• [PASSAGE SHOWN]:
- - -
The only way to approach this situation — the only way to approach many situations involving other human beings and feelings and sex and dating etc. — is with radical transparency and direct disclosure. Tell her at lunch, if not before.

I, like you and like many others, have been there. Sitting literally or metaphorically across from a girl I’m into and hoping she’ll like me or want to kiss me or at least not leave half way through the first round of drinks. It can be scary to have to disclose something that might make someone back away from the table, but it’s way worse to not disclose and to have her find out on her own, or to not disclose and then have to tell her after you’re waking up in bed together after a few months of dating when she asks who’s calling and you tell her, your spouse, or to not disclose and have her find out from someone at work.

You are poly and married and want to date. There are way worse things to have to tell someone. Tell her. You can even title-drop in a casual-not-casual way. Saying, “my spouse, with whom I have a poly relationship…” feels too obvious, and it is! You want obvious here.

It’s okay that she doesn’t know already. I don’t feel the need to disclose the fact that I’m poly to every single person in my life before they learn anything else about me, because some conversations are too exhausting to have with my grandmother or local baristas or distant co-workers. And in these situations, unless conversations about relationships naturally come up, it’s not absolutely necessary to disclose, either. People don’t need to know everything there is to know about each other.

But going after someone who doesn’t know you’re poly or who isn’t at least open to non-monogamous arrangements is like sleeping with straight girls: just a really, really bad idea.
- - -
Stored entries
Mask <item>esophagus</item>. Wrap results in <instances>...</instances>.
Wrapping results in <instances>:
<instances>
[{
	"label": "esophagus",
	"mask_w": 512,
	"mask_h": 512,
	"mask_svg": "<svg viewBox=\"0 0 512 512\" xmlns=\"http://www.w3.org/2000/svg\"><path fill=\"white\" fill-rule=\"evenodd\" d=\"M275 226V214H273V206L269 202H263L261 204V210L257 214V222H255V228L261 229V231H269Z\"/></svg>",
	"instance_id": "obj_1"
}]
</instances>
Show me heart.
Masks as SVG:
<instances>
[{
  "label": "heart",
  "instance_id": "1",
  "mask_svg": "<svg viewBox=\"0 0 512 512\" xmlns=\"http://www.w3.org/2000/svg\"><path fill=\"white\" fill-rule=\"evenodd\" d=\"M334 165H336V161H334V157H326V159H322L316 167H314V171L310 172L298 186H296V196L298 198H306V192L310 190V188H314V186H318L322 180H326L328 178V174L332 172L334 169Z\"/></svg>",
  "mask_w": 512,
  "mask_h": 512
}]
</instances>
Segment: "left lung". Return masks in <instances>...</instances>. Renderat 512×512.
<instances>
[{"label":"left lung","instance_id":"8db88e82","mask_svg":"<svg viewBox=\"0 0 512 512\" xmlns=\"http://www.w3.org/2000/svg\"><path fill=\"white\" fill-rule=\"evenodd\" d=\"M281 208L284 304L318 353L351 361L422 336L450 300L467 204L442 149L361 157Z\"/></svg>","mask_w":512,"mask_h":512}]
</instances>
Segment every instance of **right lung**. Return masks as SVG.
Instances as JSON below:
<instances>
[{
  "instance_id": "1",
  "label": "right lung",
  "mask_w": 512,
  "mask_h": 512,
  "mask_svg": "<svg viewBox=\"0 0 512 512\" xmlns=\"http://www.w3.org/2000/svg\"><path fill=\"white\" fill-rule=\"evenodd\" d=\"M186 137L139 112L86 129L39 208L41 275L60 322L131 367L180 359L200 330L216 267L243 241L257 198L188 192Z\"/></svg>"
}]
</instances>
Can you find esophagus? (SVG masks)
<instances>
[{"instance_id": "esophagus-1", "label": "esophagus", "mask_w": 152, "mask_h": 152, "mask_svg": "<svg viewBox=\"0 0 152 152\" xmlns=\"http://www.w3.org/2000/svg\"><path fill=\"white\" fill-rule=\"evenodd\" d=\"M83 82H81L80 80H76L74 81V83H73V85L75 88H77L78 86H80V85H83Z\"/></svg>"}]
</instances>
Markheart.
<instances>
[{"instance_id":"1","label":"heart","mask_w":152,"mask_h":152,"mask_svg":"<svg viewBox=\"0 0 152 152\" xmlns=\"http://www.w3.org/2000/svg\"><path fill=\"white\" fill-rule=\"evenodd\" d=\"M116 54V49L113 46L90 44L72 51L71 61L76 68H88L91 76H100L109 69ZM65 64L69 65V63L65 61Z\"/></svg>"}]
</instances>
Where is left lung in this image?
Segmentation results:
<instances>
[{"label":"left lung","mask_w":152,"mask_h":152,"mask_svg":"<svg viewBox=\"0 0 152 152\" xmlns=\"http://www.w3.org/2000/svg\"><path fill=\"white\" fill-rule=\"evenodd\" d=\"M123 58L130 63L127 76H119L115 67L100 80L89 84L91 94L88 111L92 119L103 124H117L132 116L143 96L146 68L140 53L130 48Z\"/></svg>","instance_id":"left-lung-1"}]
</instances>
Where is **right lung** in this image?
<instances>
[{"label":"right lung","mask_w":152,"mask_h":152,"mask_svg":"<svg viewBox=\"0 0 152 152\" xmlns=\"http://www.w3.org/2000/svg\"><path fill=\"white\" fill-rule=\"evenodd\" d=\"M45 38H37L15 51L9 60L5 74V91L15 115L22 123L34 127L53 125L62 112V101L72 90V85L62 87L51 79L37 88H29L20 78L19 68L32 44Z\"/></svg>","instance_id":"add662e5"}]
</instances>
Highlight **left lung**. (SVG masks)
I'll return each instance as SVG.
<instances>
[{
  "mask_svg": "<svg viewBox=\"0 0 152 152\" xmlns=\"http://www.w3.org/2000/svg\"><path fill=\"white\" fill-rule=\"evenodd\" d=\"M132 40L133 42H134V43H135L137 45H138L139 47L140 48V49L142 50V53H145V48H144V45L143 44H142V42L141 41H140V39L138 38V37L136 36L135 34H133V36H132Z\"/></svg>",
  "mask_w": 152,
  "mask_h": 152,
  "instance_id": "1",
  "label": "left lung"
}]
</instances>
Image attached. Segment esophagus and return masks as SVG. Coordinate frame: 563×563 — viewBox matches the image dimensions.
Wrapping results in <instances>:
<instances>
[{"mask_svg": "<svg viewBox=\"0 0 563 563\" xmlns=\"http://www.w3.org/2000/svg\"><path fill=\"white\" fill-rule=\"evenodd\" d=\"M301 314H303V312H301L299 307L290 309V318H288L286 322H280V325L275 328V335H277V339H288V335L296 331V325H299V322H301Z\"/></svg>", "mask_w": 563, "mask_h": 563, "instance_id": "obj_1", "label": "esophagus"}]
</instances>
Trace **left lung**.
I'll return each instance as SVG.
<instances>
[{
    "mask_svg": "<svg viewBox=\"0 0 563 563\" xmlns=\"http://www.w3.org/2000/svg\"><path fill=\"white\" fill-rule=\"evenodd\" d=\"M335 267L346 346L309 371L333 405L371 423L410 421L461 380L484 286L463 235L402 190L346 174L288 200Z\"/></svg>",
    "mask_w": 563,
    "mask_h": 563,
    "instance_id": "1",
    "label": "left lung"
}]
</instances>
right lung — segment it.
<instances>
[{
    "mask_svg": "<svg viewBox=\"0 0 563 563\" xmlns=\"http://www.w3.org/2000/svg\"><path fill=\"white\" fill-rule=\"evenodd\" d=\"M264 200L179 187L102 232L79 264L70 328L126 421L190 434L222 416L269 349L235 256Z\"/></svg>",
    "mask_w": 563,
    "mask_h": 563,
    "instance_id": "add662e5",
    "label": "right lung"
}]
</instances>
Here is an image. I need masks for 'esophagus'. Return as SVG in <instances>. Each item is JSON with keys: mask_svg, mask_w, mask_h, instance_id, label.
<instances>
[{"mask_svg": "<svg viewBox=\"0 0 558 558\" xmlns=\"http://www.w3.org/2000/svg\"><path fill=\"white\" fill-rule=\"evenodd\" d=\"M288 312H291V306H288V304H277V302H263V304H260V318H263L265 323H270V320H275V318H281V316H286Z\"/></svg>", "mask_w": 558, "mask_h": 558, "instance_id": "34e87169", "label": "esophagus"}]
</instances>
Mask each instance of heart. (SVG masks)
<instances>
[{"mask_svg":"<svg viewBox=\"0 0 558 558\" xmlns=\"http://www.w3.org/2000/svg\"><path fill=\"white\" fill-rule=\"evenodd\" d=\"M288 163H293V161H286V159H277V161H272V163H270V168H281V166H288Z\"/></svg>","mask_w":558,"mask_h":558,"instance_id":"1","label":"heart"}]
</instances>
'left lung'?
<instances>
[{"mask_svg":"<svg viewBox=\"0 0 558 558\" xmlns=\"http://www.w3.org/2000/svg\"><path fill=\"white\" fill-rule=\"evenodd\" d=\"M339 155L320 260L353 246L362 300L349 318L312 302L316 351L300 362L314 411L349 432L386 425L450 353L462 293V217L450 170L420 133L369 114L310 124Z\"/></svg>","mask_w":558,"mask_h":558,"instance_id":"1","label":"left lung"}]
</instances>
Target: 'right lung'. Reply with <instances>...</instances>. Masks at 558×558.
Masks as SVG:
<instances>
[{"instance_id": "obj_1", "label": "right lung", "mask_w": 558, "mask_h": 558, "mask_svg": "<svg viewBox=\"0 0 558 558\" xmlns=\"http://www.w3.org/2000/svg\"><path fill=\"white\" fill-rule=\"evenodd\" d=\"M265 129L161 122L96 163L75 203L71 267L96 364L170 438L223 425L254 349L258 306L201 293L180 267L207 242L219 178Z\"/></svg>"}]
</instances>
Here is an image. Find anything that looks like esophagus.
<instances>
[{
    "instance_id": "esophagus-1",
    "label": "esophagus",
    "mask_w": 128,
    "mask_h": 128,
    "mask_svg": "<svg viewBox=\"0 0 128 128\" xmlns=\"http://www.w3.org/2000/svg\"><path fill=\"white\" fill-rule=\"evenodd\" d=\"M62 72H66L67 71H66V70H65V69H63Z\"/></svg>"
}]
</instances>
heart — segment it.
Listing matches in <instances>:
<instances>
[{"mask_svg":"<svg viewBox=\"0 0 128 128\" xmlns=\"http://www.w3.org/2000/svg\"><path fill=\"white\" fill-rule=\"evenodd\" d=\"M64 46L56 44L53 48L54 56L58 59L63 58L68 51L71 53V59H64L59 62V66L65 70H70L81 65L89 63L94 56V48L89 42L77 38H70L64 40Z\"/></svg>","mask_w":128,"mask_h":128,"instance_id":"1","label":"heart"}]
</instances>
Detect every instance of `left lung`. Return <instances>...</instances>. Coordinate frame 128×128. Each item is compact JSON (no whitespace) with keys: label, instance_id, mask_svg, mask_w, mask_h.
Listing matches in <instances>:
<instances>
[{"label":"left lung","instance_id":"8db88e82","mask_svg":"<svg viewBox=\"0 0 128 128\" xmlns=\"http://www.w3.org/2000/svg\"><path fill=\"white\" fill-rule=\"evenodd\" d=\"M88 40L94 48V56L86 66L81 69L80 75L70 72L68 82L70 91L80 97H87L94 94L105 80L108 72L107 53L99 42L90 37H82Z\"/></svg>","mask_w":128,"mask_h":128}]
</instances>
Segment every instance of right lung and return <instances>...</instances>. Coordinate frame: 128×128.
- - -
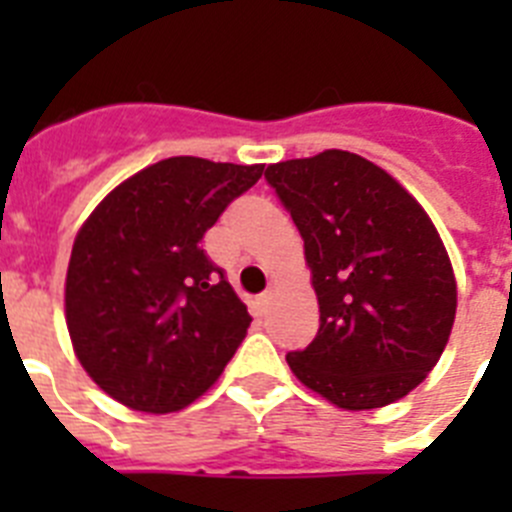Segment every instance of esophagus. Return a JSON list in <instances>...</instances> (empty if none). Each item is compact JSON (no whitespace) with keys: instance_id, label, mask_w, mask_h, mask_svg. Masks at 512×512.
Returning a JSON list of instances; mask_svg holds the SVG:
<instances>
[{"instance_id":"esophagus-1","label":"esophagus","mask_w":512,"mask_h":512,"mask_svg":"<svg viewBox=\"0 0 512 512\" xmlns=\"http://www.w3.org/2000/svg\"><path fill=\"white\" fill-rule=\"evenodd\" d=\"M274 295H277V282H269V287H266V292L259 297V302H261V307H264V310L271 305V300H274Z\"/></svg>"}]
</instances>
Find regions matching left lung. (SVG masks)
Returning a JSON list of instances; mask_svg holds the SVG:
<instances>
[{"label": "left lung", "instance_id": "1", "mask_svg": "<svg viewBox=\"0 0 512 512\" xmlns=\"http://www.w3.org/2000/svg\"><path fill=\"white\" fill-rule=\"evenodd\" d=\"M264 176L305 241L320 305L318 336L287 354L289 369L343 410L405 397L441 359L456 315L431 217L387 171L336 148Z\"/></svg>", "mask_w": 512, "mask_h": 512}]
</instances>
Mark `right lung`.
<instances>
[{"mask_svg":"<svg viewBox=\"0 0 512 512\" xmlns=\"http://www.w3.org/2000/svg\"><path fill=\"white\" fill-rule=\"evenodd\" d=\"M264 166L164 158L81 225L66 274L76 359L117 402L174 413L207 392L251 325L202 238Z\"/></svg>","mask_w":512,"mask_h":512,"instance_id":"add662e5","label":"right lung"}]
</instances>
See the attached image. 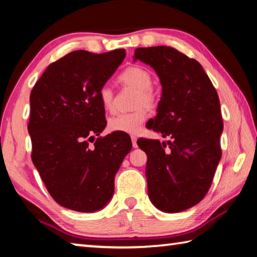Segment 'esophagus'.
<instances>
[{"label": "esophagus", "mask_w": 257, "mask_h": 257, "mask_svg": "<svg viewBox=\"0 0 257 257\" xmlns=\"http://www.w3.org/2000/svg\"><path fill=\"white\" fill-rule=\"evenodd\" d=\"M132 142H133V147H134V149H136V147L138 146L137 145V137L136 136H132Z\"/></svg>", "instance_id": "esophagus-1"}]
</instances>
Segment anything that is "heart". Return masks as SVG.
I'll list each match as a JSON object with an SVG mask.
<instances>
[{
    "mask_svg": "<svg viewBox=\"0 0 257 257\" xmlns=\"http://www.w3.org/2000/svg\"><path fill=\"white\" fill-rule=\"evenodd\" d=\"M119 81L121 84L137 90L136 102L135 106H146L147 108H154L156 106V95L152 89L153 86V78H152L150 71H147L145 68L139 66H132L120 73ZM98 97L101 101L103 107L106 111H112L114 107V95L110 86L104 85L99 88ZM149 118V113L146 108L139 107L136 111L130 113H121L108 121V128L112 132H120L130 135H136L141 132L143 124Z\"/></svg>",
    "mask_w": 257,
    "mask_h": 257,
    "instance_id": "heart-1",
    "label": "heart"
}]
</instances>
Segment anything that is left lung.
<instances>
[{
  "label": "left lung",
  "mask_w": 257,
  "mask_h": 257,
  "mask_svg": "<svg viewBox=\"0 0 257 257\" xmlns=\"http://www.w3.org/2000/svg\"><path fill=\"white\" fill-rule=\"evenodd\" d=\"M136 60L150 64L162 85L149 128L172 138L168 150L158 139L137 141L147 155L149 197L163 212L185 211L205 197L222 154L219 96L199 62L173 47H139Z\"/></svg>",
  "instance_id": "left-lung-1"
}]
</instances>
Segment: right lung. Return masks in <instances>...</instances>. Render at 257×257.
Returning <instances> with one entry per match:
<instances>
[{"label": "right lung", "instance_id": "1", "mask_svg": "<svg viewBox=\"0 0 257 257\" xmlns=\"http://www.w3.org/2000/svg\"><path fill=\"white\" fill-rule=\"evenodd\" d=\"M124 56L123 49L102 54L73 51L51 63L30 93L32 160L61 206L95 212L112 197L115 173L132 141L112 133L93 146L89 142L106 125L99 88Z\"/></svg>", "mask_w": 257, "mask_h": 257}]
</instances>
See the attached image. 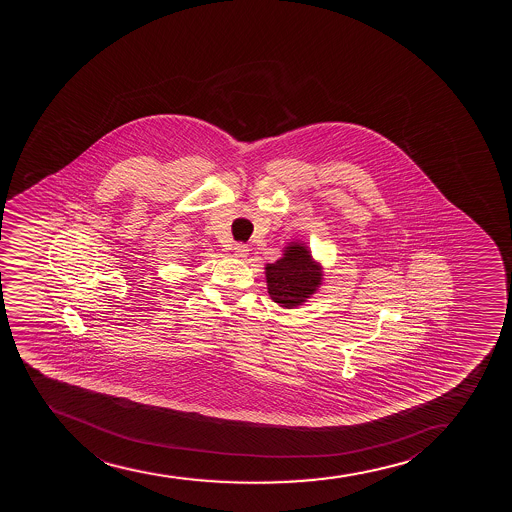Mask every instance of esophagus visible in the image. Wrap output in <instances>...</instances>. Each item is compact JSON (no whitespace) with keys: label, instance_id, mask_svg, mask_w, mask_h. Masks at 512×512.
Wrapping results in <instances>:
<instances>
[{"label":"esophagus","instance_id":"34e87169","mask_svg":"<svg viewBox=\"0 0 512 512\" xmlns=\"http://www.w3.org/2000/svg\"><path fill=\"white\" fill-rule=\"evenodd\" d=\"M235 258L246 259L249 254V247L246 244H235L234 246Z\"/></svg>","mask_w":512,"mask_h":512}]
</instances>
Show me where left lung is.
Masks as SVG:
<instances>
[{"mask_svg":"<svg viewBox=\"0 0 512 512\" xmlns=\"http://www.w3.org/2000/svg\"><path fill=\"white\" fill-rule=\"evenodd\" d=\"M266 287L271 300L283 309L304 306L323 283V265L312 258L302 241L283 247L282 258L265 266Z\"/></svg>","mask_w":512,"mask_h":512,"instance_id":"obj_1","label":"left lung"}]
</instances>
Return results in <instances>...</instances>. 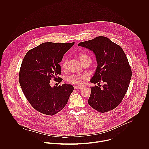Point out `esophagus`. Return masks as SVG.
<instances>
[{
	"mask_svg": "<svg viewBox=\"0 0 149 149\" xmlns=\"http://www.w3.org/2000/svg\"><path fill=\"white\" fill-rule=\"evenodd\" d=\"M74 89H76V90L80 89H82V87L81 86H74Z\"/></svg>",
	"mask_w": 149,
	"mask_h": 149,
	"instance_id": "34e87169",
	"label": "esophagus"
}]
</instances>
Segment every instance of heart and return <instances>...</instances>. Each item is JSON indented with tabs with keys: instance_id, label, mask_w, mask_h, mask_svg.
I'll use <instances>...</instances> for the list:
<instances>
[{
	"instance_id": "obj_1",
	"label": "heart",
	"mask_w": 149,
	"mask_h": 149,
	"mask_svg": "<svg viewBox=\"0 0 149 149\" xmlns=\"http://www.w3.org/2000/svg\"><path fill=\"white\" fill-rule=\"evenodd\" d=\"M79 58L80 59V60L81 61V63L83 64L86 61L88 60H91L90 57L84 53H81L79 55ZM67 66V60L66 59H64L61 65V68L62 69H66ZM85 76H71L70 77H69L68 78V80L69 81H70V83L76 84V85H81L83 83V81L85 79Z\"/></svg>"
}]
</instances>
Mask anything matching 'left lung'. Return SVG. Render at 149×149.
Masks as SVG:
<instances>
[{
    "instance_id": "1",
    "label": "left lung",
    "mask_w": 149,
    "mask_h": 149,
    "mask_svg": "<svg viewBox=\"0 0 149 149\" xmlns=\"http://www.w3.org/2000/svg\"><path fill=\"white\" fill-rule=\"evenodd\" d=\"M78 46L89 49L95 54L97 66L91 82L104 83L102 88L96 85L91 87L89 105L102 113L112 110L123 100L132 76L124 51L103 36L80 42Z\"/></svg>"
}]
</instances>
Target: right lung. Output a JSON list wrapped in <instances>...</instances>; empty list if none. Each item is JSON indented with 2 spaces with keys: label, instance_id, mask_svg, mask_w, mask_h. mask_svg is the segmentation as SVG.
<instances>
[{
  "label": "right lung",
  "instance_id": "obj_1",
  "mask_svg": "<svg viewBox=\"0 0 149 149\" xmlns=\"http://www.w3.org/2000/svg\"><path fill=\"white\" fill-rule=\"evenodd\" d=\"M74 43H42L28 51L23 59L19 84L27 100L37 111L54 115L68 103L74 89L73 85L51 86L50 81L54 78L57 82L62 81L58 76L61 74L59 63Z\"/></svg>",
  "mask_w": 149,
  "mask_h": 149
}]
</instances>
- - -
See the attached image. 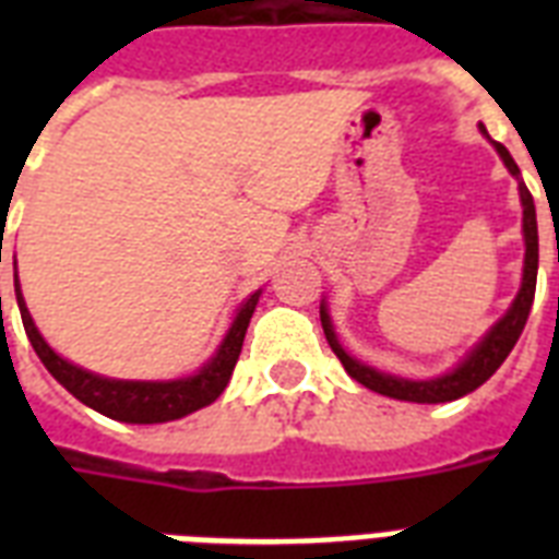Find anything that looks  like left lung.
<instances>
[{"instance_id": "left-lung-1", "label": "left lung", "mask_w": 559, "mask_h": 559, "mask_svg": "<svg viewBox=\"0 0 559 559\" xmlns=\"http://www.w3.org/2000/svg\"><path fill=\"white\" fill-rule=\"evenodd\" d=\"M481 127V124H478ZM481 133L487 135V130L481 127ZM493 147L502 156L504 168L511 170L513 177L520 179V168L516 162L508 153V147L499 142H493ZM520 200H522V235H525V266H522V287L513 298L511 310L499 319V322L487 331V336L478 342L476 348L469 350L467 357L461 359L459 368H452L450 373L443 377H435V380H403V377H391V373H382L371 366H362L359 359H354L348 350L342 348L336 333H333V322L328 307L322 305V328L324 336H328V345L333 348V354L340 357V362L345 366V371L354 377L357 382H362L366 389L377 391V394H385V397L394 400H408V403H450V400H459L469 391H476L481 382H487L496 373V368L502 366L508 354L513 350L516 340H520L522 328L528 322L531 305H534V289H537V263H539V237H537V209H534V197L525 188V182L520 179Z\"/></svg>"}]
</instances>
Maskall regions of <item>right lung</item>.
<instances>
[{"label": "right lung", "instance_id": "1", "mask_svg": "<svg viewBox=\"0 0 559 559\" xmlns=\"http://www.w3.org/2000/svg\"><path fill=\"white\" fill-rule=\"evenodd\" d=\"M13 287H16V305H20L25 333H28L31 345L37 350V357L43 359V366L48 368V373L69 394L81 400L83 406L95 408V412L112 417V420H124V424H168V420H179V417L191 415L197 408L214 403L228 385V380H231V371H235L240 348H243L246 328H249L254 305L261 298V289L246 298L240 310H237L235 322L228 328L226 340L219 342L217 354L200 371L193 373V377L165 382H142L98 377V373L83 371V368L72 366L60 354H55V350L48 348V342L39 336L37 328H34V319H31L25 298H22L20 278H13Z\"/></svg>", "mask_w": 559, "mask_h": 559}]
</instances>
- - -
• [TO DO]:
a) In the advice about telling a date you are poly, what does the writer compare pursuing someone who isn't open to non-monogamy to?
b) Go on with the advice about telling a date you are poly, starting right after its final sentence.
The lines in these entries were taken from a separate source.

• [ANSWERS]:
a) Sleeping with straight girls.

b)
You’re robbing both her of the opportunity to make an informed decision and yourself of the chance for that informed decision to work in your favor. Say you don’t tell her right away. When you do, if she’s not on board with non-monogamy she could be hurt because you approached her under what she might see as false pretences. If she is, she could hear alarm bells because you didn’t tell her right away. Either way, you lose.

If you do tell her right away, you of course run the risk that she might not be open to a poly situation, but there’s also a chance that she will be. If she isn’t, isn’t it better to find out now when it won’t be a big deal than later when it could be? If she is, then you know, and how great is that? The fact that she’s part of your workplace only makes immediate honesty more necessary.

You might also be tempted to just tell her you’re in an open relationship or to otherwise skirt around the nature of that relationship, how it’s structured, and what it means. Do not do that.

I have only been married for about a month, so other experiences probably vary, but I’ve already noticed that there seems to be a difference between being in a poly marriage versus being in a poly long-term relationship, and that difference revolves around how others see your relationship. Most people, even poly people, attach their own levels of significance to the institution of marriage, and so it’s essential to spell out what your relationship means to you and how it works because other people are not going to understand it on their own. For instance: I am very newly wed and also currently interested in playing in a variety of ways with kinky toppy masculine-of-centre ladies/humans of a very kinky variety, primarily but not necessarily exclusively without my kinky toppy masculine-of-centre wife present. I am open to dating/relationships, but would mostly like to start with a sexy friendship vibe, which has been the case throughout my life regardless of relationship status. My wife has different interests. We practice safer sex with people who are not each other. Our relationship and my personal interests are the two things I am currently interested in making large decisions around, but with the exception of the safer sex thing and the use of one word during play, we do not have restrictions on the way we can engage with others. Other poly marriages might be structured differently. Your poly marriage is probably structured differently. It’s important to explain what that structure is, and then everyone can make the call that feels best for them.

No one can know what your deal is until you tell them, and this girl doesn’t even know to ask. It is your responsibility to tell her before you get involved in any way. She could dismiss you. But she could not. You won’t know until you do.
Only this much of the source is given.